The input –
↓↓↓

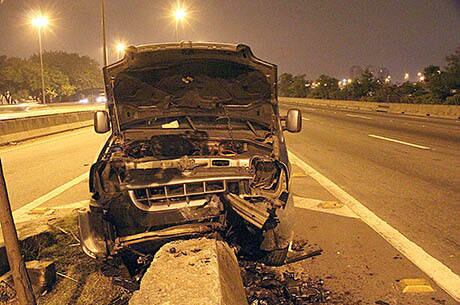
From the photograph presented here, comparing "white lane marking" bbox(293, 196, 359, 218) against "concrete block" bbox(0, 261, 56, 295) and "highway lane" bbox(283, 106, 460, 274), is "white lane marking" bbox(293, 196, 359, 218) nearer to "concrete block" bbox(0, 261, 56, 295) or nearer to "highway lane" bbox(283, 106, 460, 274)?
"highway lane" bbox(283, 106, 460, 274)

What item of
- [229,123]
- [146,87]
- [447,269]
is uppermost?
[146,87]

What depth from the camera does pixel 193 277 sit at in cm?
320

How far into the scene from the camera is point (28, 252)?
15.4 ft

↑↑↑

Work to complete – Starting at the line containing "What depth from" and ending at the end of the listing, write those lines out again, replacing "camera" with "lens" and leaving everything else unchanged.

Correct answer –
What depth from the lens does pixel 193 277 sit at in cm?
320

How far into the scene from the lens is point (28, 252)?
15.4 ft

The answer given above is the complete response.